Jake Swafford, Coordinating Wildlife Biologist, said the Monarch Initiative administered by the USDA’s Natural Resources Conservation Service (NRCS) helps landowners establish milkweed and other nectar-rich plants that provide food for Monarchs and other pollinators, such as honey bees, that are vital to agriculture.
To accelerate conservation benefits to Monarch butterflies, Missouri established a Monarch Butterfly Habitat Project. This project focuses on encouraging landowners to establish monarch-friendly plantings as well as completing practices that assist with managing those beneficial areas by controlling brush and weeds, protecting them from pesticides, and installing a fence for grazing systems.
“I hope that producers who have heard about the Monarch programs in the past but haven’t applied will take another look at how it could fit into their operations,” Swafford said. “There also might be producers who weren’t eligible before, but they might be eligible now.”
Swafford said establishing milkweed in this area is important because it is in the heart of the butterfly’s habitat and migration route. Milkweed also provides homes for beneficial insects that control the spread of destructive insects. And conservation practices that provide benefits for pollinators also help reduce erosion, increase soil health, control invasive species, provide quality forage for livestock and make agricultural operations more resilient and productive.
Swafford said pollinator plantings can be placed along field borders, in buffers around waterways or wetlands, in pastures, and in other suitable locations.
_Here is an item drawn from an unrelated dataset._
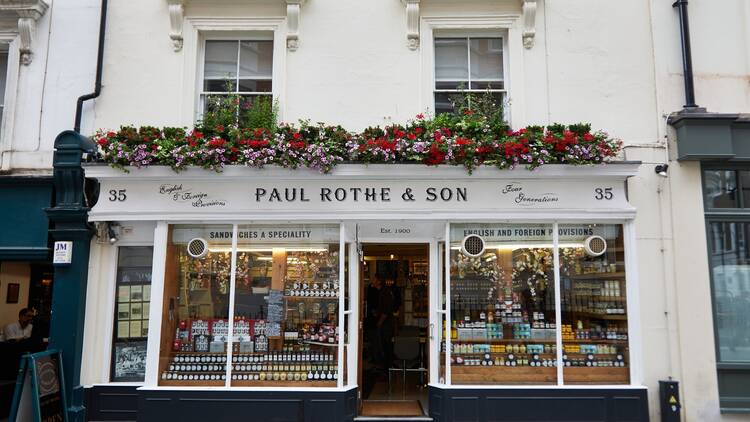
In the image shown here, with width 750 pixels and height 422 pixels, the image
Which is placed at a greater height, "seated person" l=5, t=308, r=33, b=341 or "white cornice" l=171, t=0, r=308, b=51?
"white cornice" l=171, t=0, r=308, b=51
NRCS also can help producers manage their pastures in ways that increase critical populations of milkweed and nectar plants while also improving the health of their rangelands.
NRCS accepts applications on a continuous basis, but only applications filed by November 16 are eligible for the next round of funding through NRCS’ Environmental Quality Incentives Program.
For more information about any NRCS programs, please check with your local USDA field office, or contact Jake Swafford at (573) 881-1224 or email at firstname.lastname@example.org for more information about wildlife habitat assistance.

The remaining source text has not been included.